>> begin Given text

FOMO Training on GPU not faster than on CPU

Hi,
for my upcoming project, I plan to train a FOMO model on a huge number of 96 by 96 images (about 50k).
I tested with a small subset (about 500 images) in the Web-UI and tested both CPU and GPU training processors. GPU training did not finish noticeably faster than CPU training.
Why is that, and is the training pipeline optimized for GPUs, parallelism and larger datasets in general?

It should be reproducible by picking any example project, setting the resolution to something similar and comparing CPU and GPU training times.

I already tried exporting the block and trained with RunPod on an NVIDIA L4, getting under 2% GPU utilisation and very slow (impractical) training speeds.

Best regards,
Luis

Hi Luis,

Thank you for your bug report and for being a user of our platform. Apologies for the delay in responding—our team has fixed the underlying issue and you should now be seeing full GPU acceleration in your FOMO project.

Let me know if it’s not working as expected, or if you have any other problems!

Warmly,
Dan

  1. I remember during FOMO dev that it was very easy to saturate the model with a large dataset; keep in mind FOMO is pretty small so you can see diminishing returns surprisingly quickly. I’d definitely try some smaller samples first; e.g. 1K vs 5K before investing too far ( and do x5 1K to get some sense of variance )

>> end Given text
>> begin Data shown

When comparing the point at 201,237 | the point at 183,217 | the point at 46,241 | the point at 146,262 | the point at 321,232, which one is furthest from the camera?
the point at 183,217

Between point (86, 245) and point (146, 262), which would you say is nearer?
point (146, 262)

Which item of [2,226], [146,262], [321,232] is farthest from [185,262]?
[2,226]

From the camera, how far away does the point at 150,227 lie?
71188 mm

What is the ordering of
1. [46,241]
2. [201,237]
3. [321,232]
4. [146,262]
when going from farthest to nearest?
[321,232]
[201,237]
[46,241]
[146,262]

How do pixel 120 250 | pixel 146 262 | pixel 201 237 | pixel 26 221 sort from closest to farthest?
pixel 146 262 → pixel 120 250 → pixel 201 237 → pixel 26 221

>> end Data shown
>> begin Data shown

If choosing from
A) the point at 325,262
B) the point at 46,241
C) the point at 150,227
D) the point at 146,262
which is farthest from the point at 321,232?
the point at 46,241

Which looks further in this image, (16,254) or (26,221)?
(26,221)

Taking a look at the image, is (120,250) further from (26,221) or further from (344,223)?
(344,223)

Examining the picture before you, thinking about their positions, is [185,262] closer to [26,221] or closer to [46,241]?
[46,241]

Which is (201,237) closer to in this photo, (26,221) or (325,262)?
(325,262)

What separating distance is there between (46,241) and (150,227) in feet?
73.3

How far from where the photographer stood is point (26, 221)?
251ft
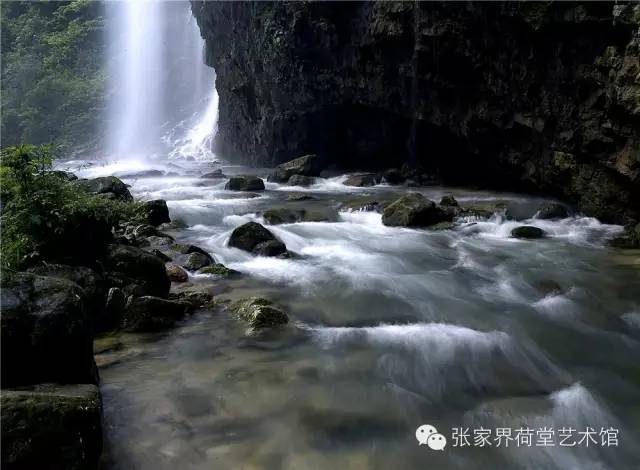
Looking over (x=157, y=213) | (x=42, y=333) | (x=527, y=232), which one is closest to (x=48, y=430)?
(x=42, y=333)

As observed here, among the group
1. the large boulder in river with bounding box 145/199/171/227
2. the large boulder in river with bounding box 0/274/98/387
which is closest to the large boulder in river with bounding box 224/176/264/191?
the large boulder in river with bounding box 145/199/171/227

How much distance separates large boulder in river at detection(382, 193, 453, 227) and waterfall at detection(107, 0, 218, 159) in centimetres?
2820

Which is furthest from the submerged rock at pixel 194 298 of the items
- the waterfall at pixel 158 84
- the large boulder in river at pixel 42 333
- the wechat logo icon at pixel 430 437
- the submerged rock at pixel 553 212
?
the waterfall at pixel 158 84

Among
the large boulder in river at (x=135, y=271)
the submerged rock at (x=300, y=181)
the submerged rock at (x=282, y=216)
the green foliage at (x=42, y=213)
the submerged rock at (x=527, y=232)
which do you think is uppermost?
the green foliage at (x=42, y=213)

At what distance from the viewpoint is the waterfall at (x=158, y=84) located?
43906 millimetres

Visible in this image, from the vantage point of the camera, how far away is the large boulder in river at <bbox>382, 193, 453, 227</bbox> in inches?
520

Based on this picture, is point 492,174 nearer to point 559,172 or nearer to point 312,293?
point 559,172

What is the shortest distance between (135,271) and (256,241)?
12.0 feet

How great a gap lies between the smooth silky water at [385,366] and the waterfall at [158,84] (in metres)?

>> end Data shown
>> begin Data shown

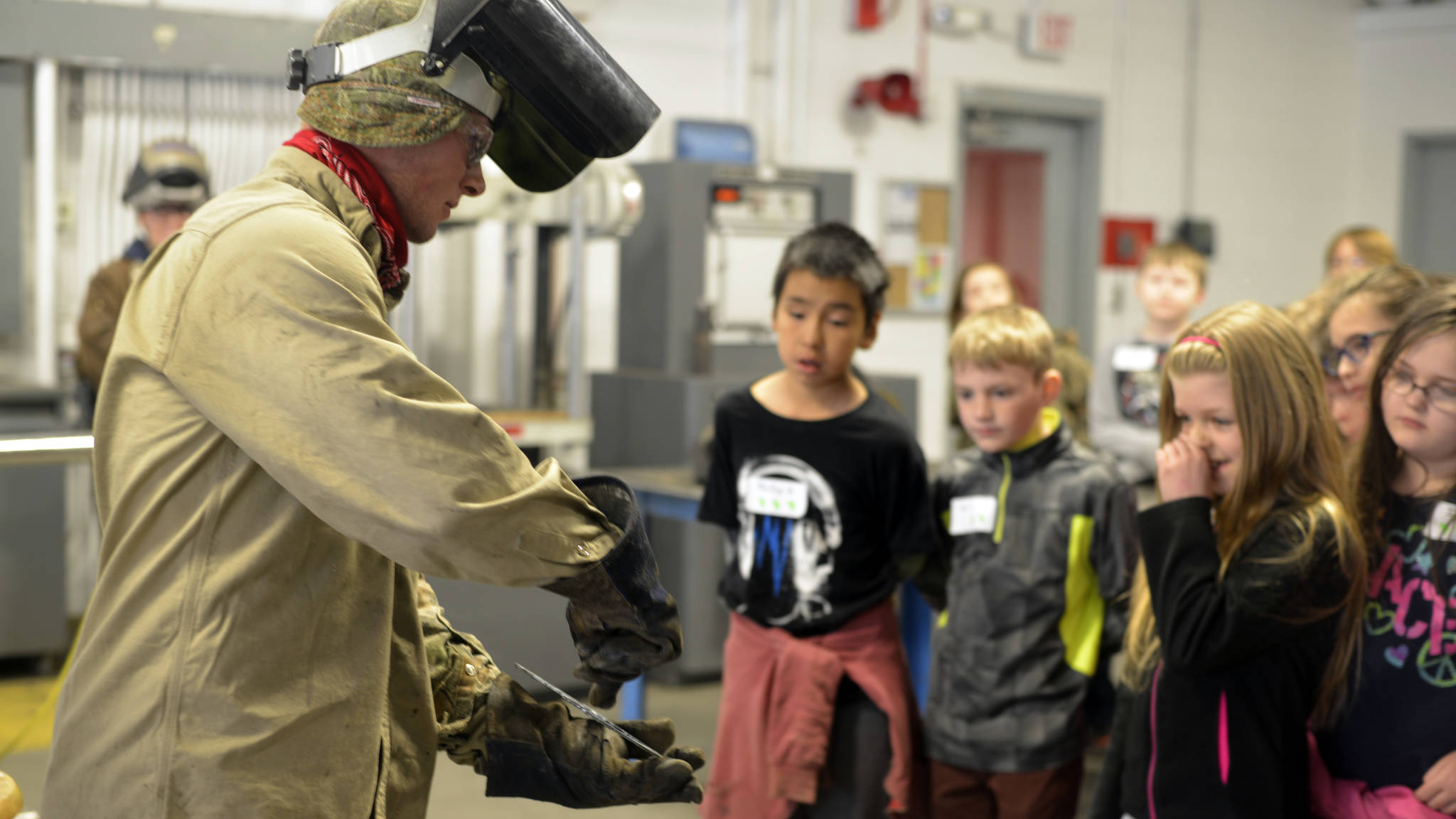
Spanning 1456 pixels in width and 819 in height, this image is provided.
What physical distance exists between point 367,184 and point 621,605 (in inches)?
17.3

>> end Data shown

Short task:
Can you return the entire forum thread about FOMO training on GPU, word for word?

Answer to this exercise:
FOMO Training on GPU not faster than on CPU

Hi,
for my upcoming project, I plan to train a FOMO model on a huge number of 96 by 96 images (about 50k).
I tested with a small subset (about 500 images) in the Web-UI and tested both CPU and GPU training processors. GPU training did not finish noticeably faster than CPU training.
Why is that, and is the training pipeline optimized for GPUs, parallelism and larger datasets in general?

It should be reproducible by picking any example project, setting the resolution to something similar and comparing CPU and GPU training times.

I already tried exporting the block and trained with RunPod on an NVIDIA L4, getting under 2% GPU utilisation and very slow (impractical) training speeds.

Best regards,
Luis

Hi Luis,

Thank you for your bug report and for being a user of our platform. Apologies for the delay in responding—our team has fixed the underlying issue and you should now be seeing full GPU acceleration in your FOMO project.

Let me know if it’s not working as expected, or if you have any other problems!

Warmly,
Dan

  1. I remember during FOMO dev that it was very easy to saturate the model with a large dataset; keep in mind FOMO is pretty small so you can see diminishing returns surprisingly quickly. I’d definitely try some smaller samples first; e.g. 1K vs 5K before investing too far ( and do x5 1K to get some sense of variance )